How to Build a Cron Pipeline in TypeScript (Airflow Alternative)
Schedule data pipelines with cron triggers, automatic retry, and diamond-safe aggregation — no infrastructure required.
The Problem
Airflow, Prefect, and Temporal require:
- A separate server process or managed service
- Python (or a complex SDK)
- DAG definitions in a different language/format than your app code
For many pipelines, you just need: trigger on schedule → fetch data → aggregate → report. In the same TypeScript codebase.
The Solution
callbag-recharge's fromCron() is a reactive source that emits on schedule. Compose it with exhaustMap (ignore overlapping triggers), retry, and derived (diamond-safe aggregation).
/**
* Cron-triggered Pipeline (Airflow-in-TypeScript)
*
* Demonstrates: fromCron + exhaustMap + retry + derived for
* a scheduled data pipeline with automatic retry and aggregation.
*/
import { derived, effect, pipe } from "callbag-recharge";
import { exhaustMap, firstValueFrom, fromPromise, fromTimer, retry } from "callbag-recharge/extra";
import { fromCron } from "callbag-recharge/orchestrate";
// ── Simulated data fetchers ──────────────────────────────────
function fetchBankTransactions(): Promise<number[]> {
return Promise.resolve([100, 250, 75]);
}
function fetchCardCharges(): Promise<number[]> {
return Promise.resolve([50, 120, 300]);
}
// ── Cron-triggered pipeline ──────────────────────────────────
// Trigger every minute (in production: '0 9 * * *' for 9am daily)
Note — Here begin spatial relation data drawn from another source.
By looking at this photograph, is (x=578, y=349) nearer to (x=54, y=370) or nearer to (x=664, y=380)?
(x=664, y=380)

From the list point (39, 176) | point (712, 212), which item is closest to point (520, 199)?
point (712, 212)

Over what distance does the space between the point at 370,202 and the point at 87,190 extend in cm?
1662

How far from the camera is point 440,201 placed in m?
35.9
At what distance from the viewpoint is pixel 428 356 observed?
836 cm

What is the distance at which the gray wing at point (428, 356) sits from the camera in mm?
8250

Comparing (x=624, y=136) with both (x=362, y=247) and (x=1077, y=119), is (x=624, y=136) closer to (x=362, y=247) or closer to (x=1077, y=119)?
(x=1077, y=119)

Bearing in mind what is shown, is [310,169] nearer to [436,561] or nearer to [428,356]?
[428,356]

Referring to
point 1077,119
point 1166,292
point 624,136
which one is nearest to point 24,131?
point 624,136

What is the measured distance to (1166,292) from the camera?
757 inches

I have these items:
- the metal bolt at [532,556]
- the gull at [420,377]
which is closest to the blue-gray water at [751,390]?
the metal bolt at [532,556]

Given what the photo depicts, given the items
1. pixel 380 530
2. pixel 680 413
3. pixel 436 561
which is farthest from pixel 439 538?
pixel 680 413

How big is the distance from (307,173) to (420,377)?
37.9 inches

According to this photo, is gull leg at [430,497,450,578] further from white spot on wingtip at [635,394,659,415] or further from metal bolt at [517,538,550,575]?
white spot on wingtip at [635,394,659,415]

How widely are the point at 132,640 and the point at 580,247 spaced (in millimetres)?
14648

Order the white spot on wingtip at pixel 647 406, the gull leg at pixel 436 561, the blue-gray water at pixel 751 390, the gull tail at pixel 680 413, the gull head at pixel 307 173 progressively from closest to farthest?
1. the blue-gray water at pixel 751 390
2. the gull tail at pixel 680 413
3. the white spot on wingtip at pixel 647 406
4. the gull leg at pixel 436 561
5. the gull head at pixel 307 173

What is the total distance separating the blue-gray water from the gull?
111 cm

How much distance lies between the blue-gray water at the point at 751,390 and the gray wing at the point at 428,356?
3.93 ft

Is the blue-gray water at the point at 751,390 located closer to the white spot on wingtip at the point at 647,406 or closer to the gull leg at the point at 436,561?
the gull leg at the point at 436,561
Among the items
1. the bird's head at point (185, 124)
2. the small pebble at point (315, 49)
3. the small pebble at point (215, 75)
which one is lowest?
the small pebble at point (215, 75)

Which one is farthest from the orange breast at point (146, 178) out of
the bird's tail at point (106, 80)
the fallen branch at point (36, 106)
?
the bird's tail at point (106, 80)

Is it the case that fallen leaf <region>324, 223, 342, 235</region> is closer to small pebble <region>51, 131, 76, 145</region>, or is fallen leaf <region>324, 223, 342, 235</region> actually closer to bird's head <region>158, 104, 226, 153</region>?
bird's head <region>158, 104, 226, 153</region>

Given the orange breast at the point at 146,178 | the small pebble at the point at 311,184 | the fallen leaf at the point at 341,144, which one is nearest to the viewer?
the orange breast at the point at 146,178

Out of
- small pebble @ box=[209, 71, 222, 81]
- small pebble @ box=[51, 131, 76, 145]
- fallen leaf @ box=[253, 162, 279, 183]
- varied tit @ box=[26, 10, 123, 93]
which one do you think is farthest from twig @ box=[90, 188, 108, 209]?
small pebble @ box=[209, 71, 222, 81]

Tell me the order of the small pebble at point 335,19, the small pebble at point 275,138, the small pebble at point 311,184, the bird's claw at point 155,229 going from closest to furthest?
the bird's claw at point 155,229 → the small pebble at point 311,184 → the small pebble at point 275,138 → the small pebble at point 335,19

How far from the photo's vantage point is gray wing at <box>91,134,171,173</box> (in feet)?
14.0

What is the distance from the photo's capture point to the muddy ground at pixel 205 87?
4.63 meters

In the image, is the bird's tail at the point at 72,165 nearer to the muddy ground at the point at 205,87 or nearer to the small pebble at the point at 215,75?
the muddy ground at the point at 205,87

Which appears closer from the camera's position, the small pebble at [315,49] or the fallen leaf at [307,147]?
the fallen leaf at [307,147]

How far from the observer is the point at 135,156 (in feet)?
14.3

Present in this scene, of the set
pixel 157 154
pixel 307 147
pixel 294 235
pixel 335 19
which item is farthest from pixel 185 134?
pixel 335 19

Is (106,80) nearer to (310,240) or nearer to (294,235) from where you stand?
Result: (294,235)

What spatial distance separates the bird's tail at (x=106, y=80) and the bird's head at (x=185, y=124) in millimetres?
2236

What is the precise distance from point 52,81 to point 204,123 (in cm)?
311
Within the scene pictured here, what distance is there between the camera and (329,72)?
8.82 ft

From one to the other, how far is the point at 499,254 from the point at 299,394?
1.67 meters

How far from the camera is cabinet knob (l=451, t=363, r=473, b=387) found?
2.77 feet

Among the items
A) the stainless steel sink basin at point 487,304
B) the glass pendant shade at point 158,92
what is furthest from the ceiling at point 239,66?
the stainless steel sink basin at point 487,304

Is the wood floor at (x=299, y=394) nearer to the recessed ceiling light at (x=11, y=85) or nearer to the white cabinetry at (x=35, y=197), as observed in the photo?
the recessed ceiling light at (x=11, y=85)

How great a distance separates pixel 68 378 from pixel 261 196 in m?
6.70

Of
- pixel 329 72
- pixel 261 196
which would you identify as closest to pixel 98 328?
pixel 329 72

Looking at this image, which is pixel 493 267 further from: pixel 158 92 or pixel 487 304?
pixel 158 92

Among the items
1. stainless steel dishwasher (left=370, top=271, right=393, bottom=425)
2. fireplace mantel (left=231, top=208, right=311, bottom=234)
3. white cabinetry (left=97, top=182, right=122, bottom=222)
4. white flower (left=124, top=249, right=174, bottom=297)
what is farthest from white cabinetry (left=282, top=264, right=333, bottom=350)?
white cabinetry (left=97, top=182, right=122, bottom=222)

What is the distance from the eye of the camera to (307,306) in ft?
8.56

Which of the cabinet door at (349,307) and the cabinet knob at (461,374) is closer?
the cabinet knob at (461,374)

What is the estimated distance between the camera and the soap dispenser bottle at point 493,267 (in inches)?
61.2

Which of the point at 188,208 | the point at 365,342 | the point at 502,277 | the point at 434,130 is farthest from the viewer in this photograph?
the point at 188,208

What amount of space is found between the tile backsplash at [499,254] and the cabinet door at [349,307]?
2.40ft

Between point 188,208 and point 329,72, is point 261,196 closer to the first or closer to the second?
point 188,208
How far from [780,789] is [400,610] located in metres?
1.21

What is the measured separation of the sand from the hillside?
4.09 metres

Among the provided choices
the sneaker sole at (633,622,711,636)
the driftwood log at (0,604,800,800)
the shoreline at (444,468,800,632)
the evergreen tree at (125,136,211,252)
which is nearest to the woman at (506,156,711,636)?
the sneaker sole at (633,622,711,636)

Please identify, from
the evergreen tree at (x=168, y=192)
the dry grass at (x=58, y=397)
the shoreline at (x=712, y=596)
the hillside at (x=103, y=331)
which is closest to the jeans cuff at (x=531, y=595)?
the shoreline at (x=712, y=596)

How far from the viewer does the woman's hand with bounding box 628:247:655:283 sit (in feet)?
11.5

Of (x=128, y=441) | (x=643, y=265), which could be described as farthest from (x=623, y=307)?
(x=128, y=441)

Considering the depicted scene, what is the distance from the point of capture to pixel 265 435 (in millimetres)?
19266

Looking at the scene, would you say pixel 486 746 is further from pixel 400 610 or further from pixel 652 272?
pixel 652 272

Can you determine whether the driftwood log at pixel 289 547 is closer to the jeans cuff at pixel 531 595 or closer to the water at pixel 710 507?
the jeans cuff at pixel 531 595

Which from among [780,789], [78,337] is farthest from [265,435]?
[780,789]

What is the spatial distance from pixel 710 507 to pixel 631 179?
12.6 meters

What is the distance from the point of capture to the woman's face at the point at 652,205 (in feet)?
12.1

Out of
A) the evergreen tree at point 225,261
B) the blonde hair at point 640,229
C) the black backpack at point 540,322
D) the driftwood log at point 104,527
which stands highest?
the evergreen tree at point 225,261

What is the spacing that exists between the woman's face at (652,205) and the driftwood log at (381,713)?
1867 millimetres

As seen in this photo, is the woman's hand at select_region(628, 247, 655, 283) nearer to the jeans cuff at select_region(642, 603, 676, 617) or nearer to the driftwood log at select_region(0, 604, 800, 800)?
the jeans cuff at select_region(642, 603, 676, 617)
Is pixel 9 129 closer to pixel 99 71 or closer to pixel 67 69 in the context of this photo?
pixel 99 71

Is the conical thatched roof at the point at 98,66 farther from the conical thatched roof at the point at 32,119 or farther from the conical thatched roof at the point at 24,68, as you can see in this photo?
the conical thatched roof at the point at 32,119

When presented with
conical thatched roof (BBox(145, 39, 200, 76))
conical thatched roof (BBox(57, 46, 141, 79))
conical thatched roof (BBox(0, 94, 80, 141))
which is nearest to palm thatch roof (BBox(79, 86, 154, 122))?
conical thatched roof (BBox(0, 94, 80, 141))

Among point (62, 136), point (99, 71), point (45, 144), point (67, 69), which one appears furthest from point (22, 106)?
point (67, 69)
const trigger = fromCron("* * * * *");
// Each trigger runs the fetch (exhaustMap ignores overlapping triggers)
const bankData = pipe(
trigger,
exhaustMap(() => fromPromise(fetchBankTransactions())),
retry(3), // retry up to 3 times on failure
);
const cardData = pipe(
trigger,
exhaustMap(() => fromPromise(fetchCardCharges())),
retry(3),
);
// ── Diamond-safe aggregation ─────────────────────────────────
// derived() waits for both sources to resolve before computing — once, not twice
const aggregate = derived([bankData, cardData], () => {
const bank = bankData.get() ?? [];
const cards = cardData.get() ?? [];
const all = [...bank, ...cards];
return {
total: all.reduce((a, b) => a + b, 0),
count: all.length,
sources: { bank: bank.length, cards: cards.length },
};
});
// ── Report ───────────────────────────────────────────────────
const dispose = effect([aggregate], () => {
const report = aggregate.get();
if (report) {
console.log(
`Report: $${report.total} from ${report.count} transactions (${report.sources.bank} bank, ${report.sources.cards} card)`,
);
}
});
// Let the cron tick once, then clean up
firstValueFrom(fromTimer(62_000)).then(() => {
dispose();
console.log("Pipeline stopped.");
process.exit(0);
});
console.log("Cron pipeline running (triggers every minute)...");Why This Works
fromCron('0 9 * * *')— emits on schedule with a zero-dependency cron parser. No external scheduler needed.exhaustMap()— if the previous fetch is still running when the next cron tick fires, the new trigger is ignored. No duplicate runs.retry(3)— automatically re-subscribes on error, up to 3 times. Transient failures self-heal.derived([bankData, cardData], fn)— diamond-safe aggregation. When both sources complete from the same trigger, the aggregate computes exactly once.
Adding Persistence
Make the pipeline survive restarts with checkpoint():
import { checkpoint, sqliteAdapter } from 'callbag-recharge/utils'
const adapter = sqliteAdapter({ path: './pipeline.db' })
const bankData = pipe(
trigger,
exhaustMap(() => fromPromise(plaid.sync())),
retry(3),
checkpoint('bank-fetch', adapter), // persists last successful value
)On restart, checkpoint() replays the last persisted value — downstream steps skip redundant computation.
Adding Execution Logging
import { executionLog, memoryLogAdapter } from 'callbag-recharge/orchestrate'
const log = executionLog({ adapter: memoryLogAdapter() })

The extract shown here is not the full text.